Environment:AnswerDotAI RAGatouille GPU CUDA Runtime
| Knowledge Sources | |
|---|---|
| Domains | Infrastructure, GPU_Computing, Information_Retrieval |
| Last Updated | 2026-02-12 12:00 GMT |
Overview
Optional NVIDIA GPU environment with CUDA support for accelerated indexing, search, and training operations in RAGatouille.
Description
This environment extends the base Python dependencies with GPU acceleration via CUDA. RAGatouille is designed to work on both CPU and GPU, with automatic GPU detection via torch.cuda.is_available() and torch.cuda.device_count().

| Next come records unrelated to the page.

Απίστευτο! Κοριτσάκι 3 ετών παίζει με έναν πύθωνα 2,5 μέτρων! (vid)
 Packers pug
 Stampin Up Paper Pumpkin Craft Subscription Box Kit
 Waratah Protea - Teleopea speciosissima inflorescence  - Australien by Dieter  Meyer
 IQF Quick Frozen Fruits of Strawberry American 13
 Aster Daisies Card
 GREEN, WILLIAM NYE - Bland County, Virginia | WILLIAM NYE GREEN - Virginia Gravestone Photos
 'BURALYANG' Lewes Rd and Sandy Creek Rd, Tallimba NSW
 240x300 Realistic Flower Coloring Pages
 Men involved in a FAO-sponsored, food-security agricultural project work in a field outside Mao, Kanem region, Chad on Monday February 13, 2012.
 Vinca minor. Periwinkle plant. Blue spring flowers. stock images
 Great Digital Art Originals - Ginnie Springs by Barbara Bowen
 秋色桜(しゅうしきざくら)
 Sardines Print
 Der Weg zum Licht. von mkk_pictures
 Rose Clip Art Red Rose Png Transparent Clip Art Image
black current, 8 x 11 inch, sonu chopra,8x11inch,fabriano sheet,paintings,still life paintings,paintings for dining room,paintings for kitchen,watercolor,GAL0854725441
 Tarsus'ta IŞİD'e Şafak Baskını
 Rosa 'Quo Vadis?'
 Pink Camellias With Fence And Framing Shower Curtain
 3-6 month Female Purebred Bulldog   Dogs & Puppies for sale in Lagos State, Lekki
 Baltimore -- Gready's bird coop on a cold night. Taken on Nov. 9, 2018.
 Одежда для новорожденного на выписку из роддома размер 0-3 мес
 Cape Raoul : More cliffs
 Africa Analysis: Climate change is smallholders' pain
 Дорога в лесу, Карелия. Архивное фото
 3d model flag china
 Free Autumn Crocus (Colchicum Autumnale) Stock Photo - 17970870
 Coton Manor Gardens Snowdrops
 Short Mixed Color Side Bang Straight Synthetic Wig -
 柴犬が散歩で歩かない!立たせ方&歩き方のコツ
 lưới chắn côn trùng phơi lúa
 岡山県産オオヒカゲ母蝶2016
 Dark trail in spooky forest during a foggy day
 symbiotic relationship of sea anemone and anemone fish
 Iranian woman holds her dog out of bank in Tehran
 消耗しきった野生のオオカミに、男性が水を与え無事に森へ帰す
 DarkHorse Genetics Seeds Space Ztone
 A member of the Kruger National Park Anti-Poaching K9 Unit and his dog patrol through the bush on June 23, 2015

When a GPU is available, operations like document encoding, index building (KMeans clustering), ColBERT scoring, and model training are dispatched to the GPU for significant speedups. The GPU environment also enables the use of faiss-gpu instead of faiss-cpu for faster FAISS-based indexing on large collections (>75k documents).
Usage
Use this environment when working with large document collections (>10k documents), when training or fine-tuning ColBERT models, or when low-latency search is required. CPU-only mode works but is substantially slower for indexing and training. The GPU is optional for small-scale search and reranking.
System Requirements
| Category | Requirement | Notes |
|---|---|---|
| OS | Linux (Ubuntu 18.04+) | Windows not supported (WSL2 may work) |
| Hardware | NVIDIA GPU with CUDA support | Any modern NVIDIA GPU works; more VRAM helps with larger batch sizes |
| Driver | NVIDIA driver compatible with CUDA toolkit | Check with `nvidia-smi` |
| CUDA | Compatible with PyTorch >= 1.13 | PyTorch handles CUDA version matching |
Dependencies
System Packages
- NVIDIA GPU driver (compatible with chosen CUDA version)
- CUDA toolkit (via PyTorch's bundled CUDA)
Python Packages
- `torch` >= 1.13 (with CUDA support)
- `faiss-gpu` — optional, for GPU-accelerated FAISS indexing on large collections
Credentials
No additional credentials required beyond the base Python environment.
Quick Install
# Install PyTorch with CUDA support (example for CUDA 11.8)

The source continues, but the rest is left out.